Wednesday, October 06, 2010

Down To Six

From early July until the beginning of this week, the PostgreSQL project has been maintaining eight active branches: 7.4, 8.0, 8.1, 8.2, 8.3, 8.4, 9.0, and the master branch (9.1devel).   As a result, a significant number of bug fixes and security updates had to be back-patched into all of those releases.  At least for me, the recent switch to git has made back-patching, at least for simple cases, a whole lot simpler.  But it's still a fair amount of work - some parts of the code have changed a good deal since 2003, when 7.4 was released.

With the recently announced retirement of 7.4 and 8.0, we're back down to six active branches.  When 8.1 is retired later this year (or perhaps early next year), we'll be down to just five.  I have mixed feelings about this.  On the one hand, maintaining fewer branches is definitely less work, and that leaves more time for developing the next generation of new and interesting features.  On the other hand, I'm sure there are people out there chugging happily along on 7.4 and 8.0.  Our release support policy says that we aim to "fully support a major release for five years", and while that seems like a long time, in some sense it isn't.  It takes some time for new releases to get picked up by operating system distributions, and in some cases it may only get added to new major versions of the OS.  So there might conceivably be a year or two between the time when we release and the time when adoption becomes widespread.  That's a significant fraction of the total life time of that release.

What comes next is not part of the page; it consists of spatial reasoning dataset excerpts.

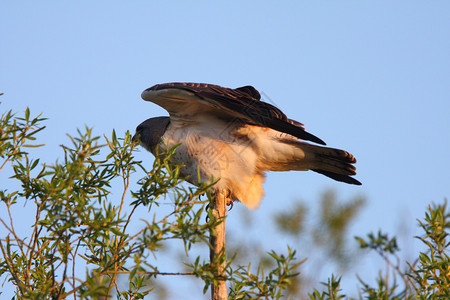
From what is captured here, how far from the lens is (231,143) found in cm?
534

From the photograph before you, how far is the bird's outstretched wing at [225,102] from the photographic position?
4719 mm

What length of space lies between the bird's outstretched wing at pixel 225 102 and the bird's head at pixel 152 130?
0.48 meters

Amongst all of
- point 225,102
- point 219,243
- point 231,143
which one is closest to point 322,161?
point 231,143

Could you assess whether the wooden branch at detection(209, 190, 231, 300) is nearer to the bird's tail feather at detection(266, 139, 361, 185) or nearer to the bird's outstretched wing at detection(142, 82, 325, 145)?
the bird's outstretched wing at detection(142, 82, 325, 145)

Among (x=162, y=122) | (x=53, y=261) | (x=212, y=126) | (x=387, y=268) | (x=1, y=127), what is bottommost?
(x=387, y=268)

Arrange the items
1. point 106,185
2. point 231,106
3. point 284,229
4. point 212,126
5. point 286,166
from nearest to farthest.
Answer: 1. point 106,185
2. point 231,106
3. point 212,126
4. point 286,166
5. point 284,229

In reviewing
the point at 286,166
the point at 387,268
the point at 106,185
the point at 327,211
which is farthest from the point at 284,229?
the point at 387,268

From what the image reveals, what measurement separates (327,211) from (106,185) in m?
6.82

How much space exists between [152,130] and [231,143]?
0.93 meters

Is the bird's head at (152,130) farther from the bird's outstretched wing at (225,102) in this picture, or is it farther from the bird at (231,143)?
the bird's outstretched wing at (225,102)

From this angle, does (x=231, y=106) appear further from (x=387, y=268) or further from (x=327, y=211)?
(x=327, y=211)

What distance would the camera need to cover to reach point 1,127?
3.27 meters

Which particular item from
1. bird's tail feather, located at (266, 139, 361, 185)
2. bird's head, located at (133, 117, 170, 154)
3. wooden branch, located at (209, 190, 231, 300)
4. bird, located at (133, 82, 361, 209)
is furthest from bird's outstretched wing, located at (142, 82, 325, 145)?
wooden branch, located at (209, 190, 231, 300)

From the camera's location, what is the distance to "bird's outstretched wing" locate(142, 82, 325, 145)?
15.5ft
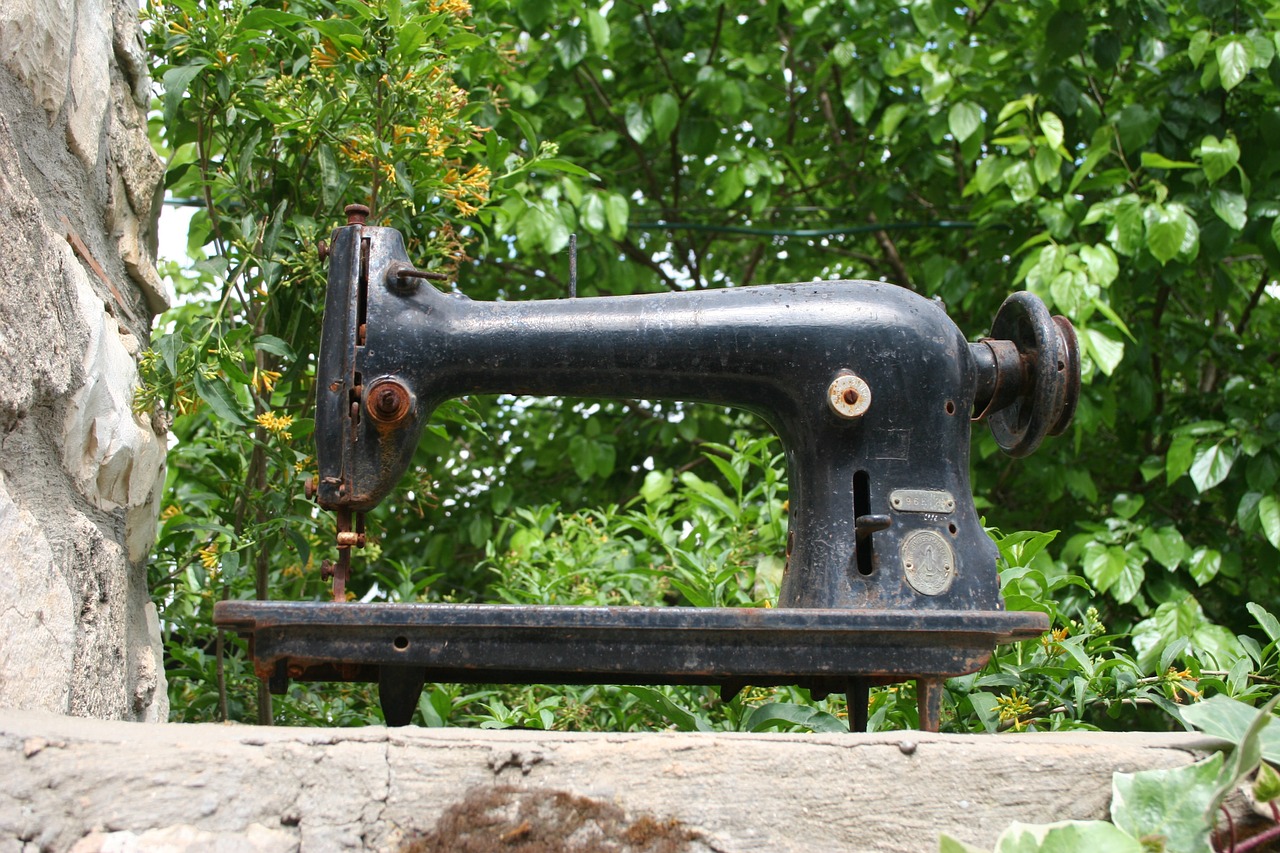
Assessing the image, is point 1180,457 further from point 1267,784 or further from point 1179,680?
point 1267,784

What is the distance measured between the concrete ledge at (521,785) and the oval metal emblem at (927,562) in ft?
0.96

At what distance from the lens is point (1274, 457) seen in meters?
2.46

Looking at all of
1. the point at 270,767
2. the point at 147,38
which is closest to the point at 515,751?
the point at 270,767

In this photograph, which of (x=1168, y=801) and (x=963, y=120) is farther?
A: (x=963, y=120)

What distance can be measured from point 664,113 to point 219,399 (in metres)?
1.75

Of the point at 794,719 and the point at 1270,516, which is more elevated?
the point at 1270,516

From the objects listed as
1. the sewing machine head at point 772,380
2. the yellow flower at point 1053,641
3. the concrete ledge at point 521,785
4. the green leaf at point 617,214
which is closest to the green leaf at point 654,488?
the green leaf at point 617,214

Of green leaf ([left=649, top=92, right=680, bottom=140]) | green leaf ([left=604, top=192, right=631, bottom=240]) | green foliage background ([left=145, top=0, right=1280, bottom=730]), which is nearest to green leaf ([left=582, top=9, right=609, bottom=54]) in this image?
green foliage background ([left=145, top=0, right=1280, bottom=730])

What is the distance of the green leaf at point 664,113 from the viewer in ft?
9.46

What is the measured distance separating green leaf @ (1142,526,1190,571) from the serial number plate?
1.39 m

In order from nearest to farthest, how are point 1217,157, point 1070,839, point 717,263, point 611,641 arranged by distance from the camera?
point 1070,839, point 611,641, point 1217,157, point 717,263

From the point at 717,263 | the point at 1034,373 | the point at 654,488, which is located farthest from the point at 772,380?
the point at 717,263

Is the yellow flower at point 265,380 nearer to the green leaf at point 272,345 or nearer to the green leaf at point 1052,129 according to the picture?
the green leaf at point 272,345

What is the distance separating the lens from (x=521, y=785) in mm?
889
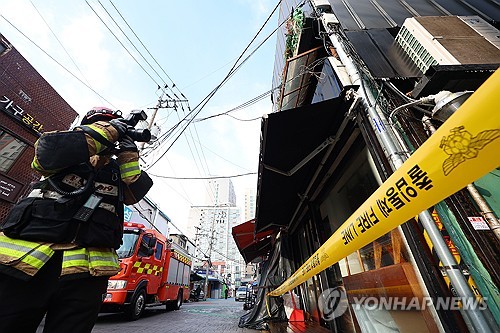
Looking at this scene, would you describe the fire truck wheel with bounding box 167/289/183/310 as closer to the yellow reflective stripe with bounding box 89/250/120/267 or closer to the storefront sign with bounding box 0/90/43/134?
the storefront sign with bounding box 0/90/43/134

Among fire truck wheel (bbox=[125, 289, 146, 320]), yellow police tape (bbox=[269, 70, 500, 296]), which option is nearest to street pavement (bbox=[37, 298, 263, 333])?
fire truck wheel (bbox=[125, 289, 146, 320])

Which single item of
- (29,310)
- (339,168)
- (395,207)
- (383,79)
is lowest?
(29,310)

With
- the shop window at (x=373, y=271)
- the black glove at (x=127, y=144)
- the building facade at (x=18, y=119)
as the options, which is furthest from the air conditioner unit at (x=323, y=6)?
the building facade at (x=18, y=119)

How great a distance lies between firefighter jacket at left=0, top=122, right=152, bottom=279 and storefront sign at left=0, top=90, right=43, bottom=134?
9.92m

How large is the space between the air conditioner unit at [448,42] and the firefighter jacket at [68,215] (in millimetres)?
3257

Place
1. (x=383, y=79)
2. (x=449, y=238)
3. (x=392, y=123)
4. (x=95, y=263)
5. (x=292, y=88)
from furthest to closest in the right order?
(x=292, y=88)
(x=383, y=79)
(x=392, y=123)
(x=449, y=238)
(x=95, y=263)

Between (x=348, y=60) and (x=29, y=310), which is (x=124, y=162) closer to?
(x=29, y=310)

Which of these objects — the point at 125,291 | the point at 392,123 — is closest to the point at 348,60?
the point at 392,123

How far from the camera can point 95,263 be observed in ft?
3.60

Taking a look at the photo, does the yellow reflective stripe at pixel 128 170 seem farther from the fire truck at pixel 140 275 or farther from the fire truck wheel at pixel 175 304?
the fire truck wheel at pixel 175 304

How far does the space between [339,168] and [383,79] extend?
1.26 meters

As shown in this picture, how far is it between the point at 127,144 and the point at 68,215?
563mm

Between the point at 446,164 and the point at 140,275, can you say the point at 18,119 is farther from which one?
the point at 446,164

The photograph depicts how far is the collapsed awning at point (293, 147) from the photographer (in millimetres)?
2424
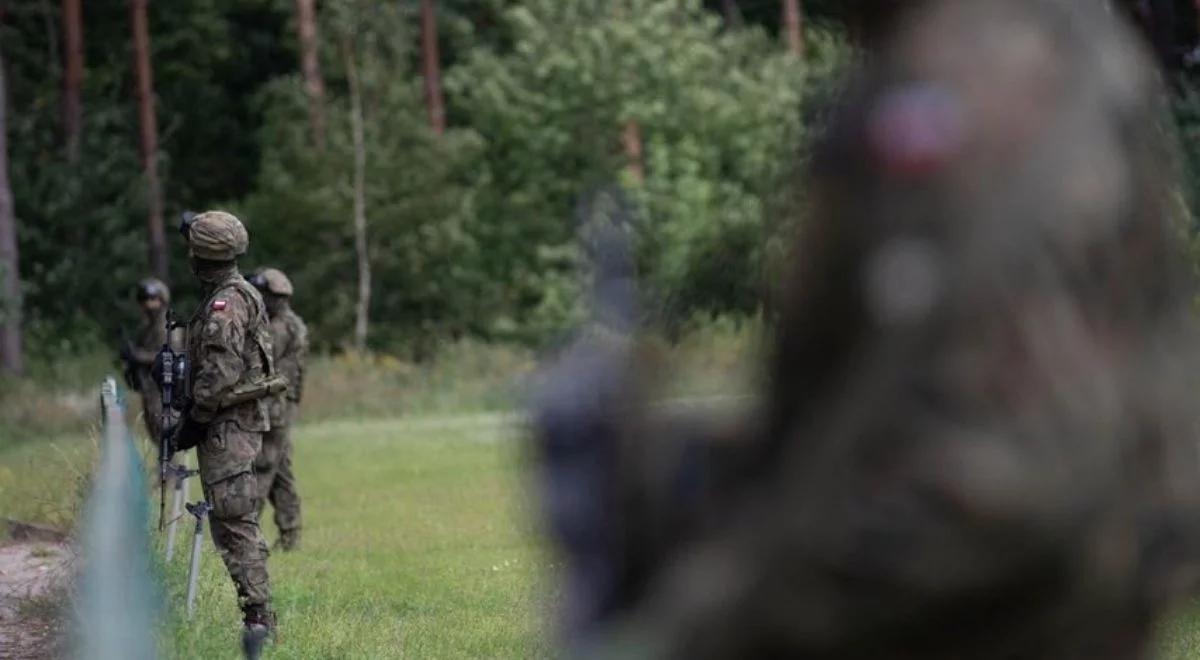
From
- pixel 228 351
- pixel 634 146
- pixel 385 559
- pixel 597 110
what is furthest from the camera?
pixel 634 146

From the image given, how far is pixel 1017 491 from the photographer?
1.73 m

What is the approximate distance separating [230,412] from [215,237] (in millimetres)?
803

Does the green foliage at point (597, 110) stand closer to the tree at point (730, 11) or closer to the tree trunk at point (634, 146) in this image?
the tree trunk at point (634, 146)

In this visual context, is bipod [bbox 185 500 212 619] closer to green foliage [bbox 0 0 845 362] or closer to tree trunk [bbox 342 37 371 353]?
green foliage [bbox 0 0 845 362]

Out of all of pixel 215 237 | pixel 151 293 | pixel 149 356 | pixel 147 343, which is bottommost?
pixel 147 343

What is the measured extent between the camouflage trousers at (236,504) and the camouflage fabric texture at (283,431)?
583 cm

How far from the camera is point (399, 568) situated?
1588cm

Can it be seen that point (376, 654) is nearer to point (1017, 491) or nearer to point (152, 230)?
point (1017, 491)

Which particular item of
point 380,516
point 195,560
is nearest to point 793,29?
point 380,516

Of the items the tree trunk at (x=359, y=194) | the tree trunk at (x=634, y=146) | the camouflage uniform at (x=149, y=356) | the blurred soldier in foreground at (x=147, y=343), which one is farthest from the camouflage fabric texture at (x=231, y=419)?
the tree trunk at (x=634, y=146)

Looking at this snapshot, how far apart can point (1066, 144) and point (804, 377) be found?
26 cm

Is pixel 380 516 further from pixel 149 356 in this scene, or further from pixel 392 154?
pixel 392 154

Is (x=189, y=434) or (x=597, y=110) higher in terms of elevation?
→ (x=189, y=434)

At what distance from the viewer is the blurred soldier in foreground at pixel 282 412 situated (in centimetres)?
1728
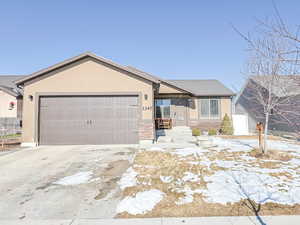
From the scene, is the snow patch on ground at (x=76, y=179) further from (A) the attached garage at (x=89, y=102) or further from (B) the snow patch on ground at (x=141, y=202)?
(A) the attached garage at (x=89, y=102)

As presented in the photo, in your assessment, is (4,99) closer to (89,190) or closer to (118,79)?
(118,79)

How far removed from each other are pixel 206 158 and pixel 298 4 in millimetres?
4861

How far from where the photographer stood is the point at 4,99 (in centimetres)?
1589

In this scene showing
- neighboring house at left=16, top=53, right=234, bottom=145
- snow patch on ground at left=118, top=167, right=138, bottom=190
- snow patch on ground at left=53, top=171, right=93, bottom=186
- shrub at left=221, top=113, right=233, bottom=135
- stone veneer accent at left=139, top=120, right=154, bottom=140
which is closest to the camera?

The good news is that even if the release you're running has now reached its end of life, there's really no reason to panic.  It's fair to say that 7.4 and 8.0 are fairly antiquated releases by now.  There are tons of improvements in the newer releases, and in particular performance should be much better in PostgreSQL 8.3 and later.  On the other hand, if the limitations and/or remaining bugs of the release you're now running haven't bothered you yet, they're probably not going to start bothering you just because we've stopped releasing updates.  You should, however, upgrade to 7.4.30 or 8.0.26, and keep an eye out for security issues in future updates of 8.1 and higher that might be relevant to your environment.  Eventually, you'll probably want to upgrade, but you don't have to do it tomorrow.